Os assistentes entreolharam-se e deram de ombros.
- Herr, professor, disse Ludwig, enquanto estávamos jogando
e brincando, que é que o senhor pensou?
- Pensei, respondeu Kolbe, que vamos produzir algum acido
salicílico e com ele matar germes.
- Mas...
- Faça o favor de não discordar. Querem saber por que o
acido salicílico vai matar germens? Direi. Porque o acido salicílico lentamente se
transforma em carbólico e o acido carbólico mata germes.
- Mas então porque não usa o ácido carbólico?
Kolbe desfranziu a testa.
- Ach, que assistente tenho eu! Porque o acido carbólico é
muito perigoso e o acido salicílico é perfeitamente seguro. Se você apanha o cólera,
tudo o que tem a fazer é tomar uma Boa solução de acido salicílico, que é
perfeitamente seguro – e estará livre dos micróbios do cólera.

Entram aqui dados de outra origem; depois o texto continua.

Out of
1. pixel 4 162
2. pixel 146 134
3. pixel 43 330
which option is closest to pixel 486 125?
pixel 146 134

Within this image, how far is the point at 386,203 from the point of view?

Tudo isso não passa de suposições teóricas, fáceis de
serem testadas, de modo que aqueles estudantes de Leipzig sem mais delongas se
viram transformados em caçadores de micróbios. O primeiro passo, a produção de
ácido salicílico, foi coisa fácil para tão hábeis químicos, mas aquilo em
germes e micróbios isso já seria outra historia. Nenhum deles tinha a menor técnica
a respeito.
E encheram o laboratório de vasilhas de carne em decomposição
ou leite azedo. Desajeitadamente procuravam no microscópio os pequeninos asfixiavam-se
com o cheiro de carne podre. Procuravam impedir a fermentação do chope de Leipzig
e matar terríveis assassinos microscópicos em cadáveres humanos.
Kolbe não sai dali.
- Rapazes, vocês viram que este leite azeda em três dias,
mas que se lhe juntarmos acido salicílico permanece fresco por uma semana.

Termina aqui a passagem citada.